Dealing with Deluges

Getting ready for a rainy day has become a top priority for many U.S. cities. Once considered a backwater issue, stormwater management has become an important matter to municipal officials as a result of the enactment in recent years of the National Pollutant Discharge Elimination System (NPDES) permitting program under the Clean Water Act that addresses stormwater discharges.

Published in 1990, Phase I of the NPDES stormwater regulations pertains to operators of large and medium municipal separate storm sewer systems (MS4s). Under the Phase I rules, large MS4s that serve a population of 250,000 or more or medium MS4s that serve a population of 100,000 or more, but less than 250,000, are required to obtain NPDES permits and manage their stormwater discharges. In 1999, Phase II regulations were enacted that require certain regulated small MS4s, which serve populations of less than 100,000, and construction sites that disturb 1 to 5 acres, to obtain stormwater management permits. For more information on the U.S. Environmental Protection Agency's (EPA) NPDES regulations, go to www.epa.gov/npdes/stormwater.

Stormwater discharges are generated by runoff from land and impenetrable areas, such as paved streets, parking lots, and building rooftops, during rainfall and snow events. Under the NPDES program, most stormwater events are considered point sources and therefore require coverage by an NPDES permit. Stormwater events have two main components that municipalities have to address: the increased volume and rate of runoff from impervious surfaces and the concentration of pollutants in the runoff. According to EPA officials, both components are directly related to development in urban areas. Together, these components cause changes in hydrology and water quality that result in a variety problems, including habitat modification and loss, increased flooding, decreased aquatic biological diversity, and increased sedimentation and erosion.

Typically, cities have several main goals related to stormwater management: reducing pollutant loads, maintaining groundwater recharge and quality, protecting stream channels, and safely conveying extreme floods.

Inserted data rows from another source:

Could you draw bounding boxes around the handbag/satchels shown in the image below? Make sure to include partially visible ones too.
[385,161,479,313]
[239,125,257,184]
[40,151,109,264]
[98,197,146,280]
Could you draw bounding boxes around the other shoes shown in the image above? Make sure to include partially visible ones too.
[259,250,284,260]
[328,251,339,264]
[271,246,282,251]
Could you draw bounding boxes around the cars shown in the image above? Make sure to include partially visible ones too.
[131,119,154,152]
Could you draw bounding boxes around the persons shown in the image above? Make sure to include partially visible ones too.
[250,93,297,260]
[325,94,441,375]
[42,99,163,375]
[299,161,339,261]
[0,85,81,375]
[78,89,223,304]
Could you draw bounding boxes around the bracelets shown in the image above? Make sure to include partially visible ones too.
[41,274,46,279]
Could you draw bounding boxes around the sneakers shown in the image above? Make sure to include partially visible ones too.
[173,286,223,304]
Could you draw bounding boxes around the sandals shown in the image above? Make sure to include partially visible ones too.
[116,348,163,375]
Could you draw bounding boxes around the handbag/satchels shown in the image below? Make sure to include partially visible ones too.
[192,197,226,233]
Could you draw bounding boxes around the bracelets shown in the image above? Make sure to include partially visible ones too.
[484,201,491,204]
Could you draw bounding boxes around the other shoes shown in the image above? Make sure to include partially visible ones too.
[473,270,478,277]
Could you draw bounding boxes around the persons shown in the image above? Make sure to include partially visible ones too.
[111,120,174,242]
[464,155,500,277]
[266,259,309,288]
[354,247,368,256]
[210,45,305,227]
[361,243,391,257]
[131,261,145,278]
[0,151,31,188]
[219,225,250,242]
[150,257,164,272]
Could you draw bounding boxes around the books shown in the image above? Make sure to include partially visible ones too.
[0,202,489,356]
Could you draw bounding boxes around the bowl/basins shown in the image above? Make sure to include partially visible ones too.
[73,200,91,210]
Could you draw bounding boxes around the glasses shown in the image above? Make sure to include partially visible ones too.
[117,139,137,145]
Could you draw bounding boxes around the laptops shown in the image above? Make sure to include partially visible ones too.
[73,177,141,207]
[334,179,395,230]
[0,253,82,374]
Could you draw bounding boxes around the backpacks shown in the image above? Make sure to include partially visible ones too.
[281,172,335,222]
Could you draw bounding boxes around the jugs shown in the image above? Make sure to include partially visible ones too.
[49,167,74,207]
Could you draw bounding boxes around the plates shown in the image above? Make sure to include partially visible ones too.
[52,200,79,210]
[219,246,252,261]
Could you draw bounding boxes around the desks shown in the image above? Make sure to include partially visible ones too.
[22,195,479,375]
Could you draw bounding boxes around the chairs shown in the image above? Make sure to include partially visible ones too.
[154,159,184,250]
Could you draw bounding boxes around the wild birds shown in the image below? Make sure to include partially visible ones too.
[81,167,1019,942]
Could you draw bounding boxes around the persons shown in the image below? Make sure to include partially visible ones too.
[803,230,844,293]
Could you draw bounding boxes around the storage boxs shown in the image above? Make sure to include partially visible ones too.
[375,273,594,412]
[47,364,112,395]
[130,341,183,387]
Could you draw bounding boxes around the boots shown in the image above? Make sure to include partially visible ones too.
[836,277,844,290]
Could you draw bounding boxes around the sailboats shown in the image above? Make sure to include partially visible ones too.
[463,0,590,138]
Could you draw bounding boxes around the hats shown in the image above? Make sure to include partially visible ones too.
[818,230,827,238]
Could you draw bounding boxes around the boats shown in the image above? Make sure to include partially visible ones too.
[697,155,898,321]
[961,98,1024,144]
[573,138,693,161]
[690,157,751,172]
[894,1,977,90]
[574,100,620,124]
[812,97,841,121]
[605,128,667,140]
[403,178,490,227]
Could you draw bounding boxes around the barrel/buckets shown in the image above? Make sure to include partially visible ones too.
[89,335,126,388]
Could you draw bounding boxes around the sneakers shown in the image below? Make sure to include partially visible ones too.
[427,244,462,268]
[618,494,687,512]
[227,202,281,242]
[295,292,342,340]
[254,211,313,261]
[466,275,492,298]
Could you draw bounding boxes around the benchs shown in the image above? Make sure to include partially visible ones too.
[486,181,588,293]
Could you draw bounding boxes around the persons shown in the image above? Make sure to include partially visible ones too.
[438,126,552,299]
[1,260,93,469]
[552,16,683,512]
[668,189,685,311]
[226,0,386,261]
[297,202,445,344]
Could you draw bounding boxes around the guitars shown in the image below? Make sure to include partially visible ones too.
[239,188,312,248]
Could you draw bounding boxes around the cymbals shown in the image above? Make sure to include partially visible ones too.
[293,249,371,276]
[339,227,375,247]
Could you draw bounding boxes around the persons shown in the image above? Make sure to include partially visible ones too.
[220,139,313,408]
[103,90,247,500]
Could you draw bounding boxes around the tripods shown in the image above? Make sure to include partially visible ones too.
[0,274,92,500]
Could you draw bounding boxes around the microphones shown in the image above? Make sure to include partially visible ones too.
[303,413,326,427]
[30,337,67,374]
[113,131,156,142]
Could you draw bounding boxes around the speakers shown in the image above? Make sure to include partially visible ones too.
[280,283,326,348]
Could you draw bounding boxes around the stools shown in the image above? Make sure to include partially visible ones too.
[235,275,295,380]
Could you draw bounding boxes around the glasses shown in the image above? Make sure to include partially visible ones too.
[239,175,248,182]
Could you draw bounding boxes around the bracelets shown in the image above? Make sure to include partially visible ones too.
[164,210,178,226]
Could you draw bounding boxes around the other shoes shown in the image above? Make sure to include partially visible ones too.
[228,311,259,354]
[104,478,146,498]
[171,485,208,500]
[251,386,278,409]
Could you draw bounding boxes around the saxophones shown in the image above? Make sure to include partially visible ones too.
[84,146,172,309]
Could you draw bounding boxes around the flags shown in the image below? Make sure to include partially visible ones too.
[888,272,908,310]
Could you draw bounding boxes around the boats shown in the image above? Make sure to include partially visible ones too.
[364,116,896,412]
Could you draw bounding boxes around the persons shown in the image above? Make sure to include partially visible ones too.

As well, effective stormwater management offers a multitude of other possible benefits, including protection of wetlands and aquatic ecosystems, improved quality of receiving water bodies, conservation of water resources, and protection of public health

One of EPA's new priorities related to stormwater management is encouraging municipalities to promote low impact development (LID), a new comprehensive land-planning and engineering-design approach created to maintain and enhance the pre-development hydrologic state of urban and developing watersheds. EPA's position is that, through LID approaches, stormwater runoff can be controlled while development objectives are achieved. An important aspect of a municipal LID program is public outreach. When successfully implemented, LID education and awareness programs can establish a marketing tool that allows developers to attract environmentally conscious buyers, create more landscaped areas, educate property owners on effective pollution prevention measures, and inform commercial property owners of potential cost savings from using LID approaches. Additional information about EPA's LID policies can be found at http://cfpub2.epa.gov/npdes/stormwater/menuofbmps/edu_7.cfm.

Several organizations are also working to promote LID principals. For example, the Low Impact Development Center ( www.lowimpactdevelopment.org) is a nonprofit organization dedicated to the advancement of LID techniques. The group provides research, training, planning, sustainable infrastructure design, municipal ordinance development, prototype design, and monitoring.

Another pro-LID group that is concerned about the negative environmental impacts of runaway development in the United States is Smart Growth America ( www.smartgrowthamerica.com). It is a coalition of national, state, and local organizations working to improve the way we Americans plan and build our towns, cities, and metro areas. According to Smart Growth America, abundant research suggests that when impervious surfaces cover more than 10 percent of a watershed, the water bodies they surround become degraded. The group further points out that if current urban growth trends continue, many healthy watersheds will develop serious problems over the next 25 years and our country will experience sharp and irreversible declines in the health of our coastal areas.

Increasingly, the road to ecological hell is paved not with good intentions, but with asphalt. Urban sprawl is starting to have a devastating impact on our environment and the expansion of nonporous pavement and parking lots is a big part of the problem. Our cities need to take aggressive action now to promote LID both for future growth and for redevelopment projects. If strongly promoted by both our public and private sectors, LID policies can have a high impact on the long-term protection of our nation's watersheds.